Artificial intelligence on genomic/healthcare data that is performed jointly between multiple collaborating institutions relies on a trust model but can accelerate genomic medicine research and facilitate quality improvement. To conduct such machine learning while protecting patient privacy and reducing security risks, we are developing blockchain-based privacy-preserving learning methods in a K99/R00 study supported by the National Human Genome Research Institute (NHGRI). However, our previous design of privacy-preserving learning on private blockchain assumed ?semi-honesty? as the underlying adversary assumption. That is, we assume that each participating site is curious yet very careful and honest, such that it would only submit correct predictive models. Nevertheless, in real world this assumption may be too optimistic; the models submitted could be an old one due to network latency or malicious users may try to create fake models, which can in turn lead to bioethical concerns and reduce the incentives for genomic/clinical institutions to participate in the collaborative predictive modeling. Therefore, the capability to detect, assess and prevent ?model misconducts? is critical to increase the integrity/reliability of machine learning. To address this issue, we consider the following 3 types of model misconducts: (1) model plagiarism, of which a site becomes a free-rider and just submits a copy of a model from the other sites, trying to hide their own information and inspect models from other sites; (2) model fabrication, of which a site mocks up a model, trying to hide information and disturb the machine learning process; and (3) model falsification, of which a site tweaks its model a bit, trying to just disturb the learning process. For each type of the model misconducts, we are interest in how to detect these misconducts of another site, how to assess the losses of machine learning results due to misconducts, and how to prevent these model misconducts.
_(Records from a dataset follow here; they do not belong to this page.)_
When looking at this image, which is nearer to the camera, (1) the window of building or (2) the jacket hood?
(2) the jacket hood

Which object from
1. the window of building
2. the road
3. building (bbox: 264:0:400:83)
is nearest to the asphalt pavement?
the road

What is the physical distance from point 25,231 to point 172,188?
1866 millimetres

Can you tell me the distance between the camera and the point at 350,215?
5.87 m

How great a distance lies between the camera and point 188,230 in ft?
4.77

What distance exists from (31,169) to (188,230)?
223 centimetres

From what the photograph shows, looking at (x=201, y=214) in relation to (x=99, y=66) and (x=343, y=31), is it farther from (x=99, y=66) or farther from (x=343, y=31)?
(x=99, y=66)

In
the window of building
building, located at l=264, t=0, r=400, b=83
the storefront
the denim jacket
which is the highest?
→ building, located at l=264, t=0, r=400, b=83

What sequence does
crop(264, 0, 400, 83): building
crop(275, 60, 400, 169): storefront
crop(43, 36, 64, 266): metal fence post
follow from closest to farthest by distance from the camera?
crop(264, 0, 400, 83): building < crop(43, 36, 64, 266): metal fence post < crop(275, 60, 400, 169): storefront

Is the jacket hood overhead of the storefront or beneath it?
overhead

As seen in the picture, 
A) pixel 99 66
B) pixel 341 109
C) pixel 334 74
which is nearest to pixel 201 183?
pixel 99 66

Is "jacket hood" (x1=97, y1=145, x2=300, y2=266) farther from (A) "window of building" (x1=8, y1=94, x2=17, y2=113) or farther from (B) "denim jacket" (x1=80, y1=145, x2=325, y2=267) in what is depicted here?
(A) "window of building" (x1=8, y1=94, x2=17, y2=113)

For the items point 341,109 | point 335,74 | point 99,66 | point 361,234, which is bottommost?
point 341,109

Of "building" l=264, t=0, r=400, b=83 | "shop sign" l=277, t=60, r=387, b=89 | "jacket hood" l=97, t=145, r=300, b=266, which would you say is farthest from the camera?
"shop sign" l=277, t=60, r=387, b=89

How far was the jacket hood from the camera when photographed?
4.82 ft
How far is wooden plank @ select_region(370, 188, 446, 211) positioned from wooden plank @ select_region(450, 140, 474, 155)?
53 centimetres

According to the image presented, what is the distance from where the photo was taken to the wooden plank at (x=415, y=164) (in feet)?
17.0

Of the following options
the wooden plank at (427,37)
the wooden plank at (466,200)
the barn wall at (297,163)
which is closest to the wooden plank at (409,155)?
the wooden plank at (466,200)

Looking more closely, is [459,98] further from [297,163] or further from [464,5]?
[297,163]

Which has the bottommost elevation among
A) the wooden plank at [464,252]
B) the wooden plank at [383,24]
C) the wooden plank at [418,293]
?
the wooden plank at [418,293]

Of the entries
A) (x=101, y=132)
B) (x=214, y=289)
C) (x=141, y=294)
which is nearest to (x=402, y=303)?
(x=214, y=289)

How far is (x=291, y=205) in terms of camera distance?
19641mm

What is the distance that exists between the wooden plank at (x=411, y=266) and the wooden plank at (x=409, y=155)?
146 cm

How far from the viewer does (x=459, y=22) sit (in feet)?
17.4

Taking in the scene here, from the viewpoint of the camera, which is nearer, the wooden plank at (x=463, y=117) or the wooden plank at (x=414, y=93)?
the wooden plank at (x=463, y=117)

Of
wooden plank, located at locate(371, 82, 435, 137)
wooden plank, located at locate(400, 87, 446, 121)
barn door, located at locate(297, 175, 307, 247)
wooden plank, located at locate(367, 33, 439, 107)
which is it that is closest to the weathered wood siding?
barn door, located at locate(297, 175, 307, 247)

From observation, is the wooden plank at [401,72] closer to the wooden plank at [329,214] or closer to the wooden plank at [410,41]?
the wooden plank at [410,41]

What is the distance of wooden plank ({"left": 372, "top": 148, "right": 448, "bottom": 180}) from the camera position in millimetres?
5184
Our aims i nclude (a) detecting model misconducts using model properties, (b) assessing model misconducts losses via model simulation, and (c) preventing model misconducts based on whole model history. The innovative components to our proposed project include (i) summarizing various types of model misconduct, (ii) developing a complete strategy to handle the model misconduct, and (iii) providing a generalizable approach to mitigate bioethical concerns for collaborative machine learning.
Artificial intelligence performed jointly between multiple collaborating institutions can accelerate genomic medicine research and facilitate quality improvement, but relies on a trust model which may be too optimistic in real-world setting. In this project, we plan to develop a comprehensive detection, assessment and prevention mechanism to address the potential bioethical risks brought by misconducts of model plagiarism, fabrication, and falsification. The proposed study can supplement the considerations of model misconducts for our original project of privacy-preserving learning on blockchain.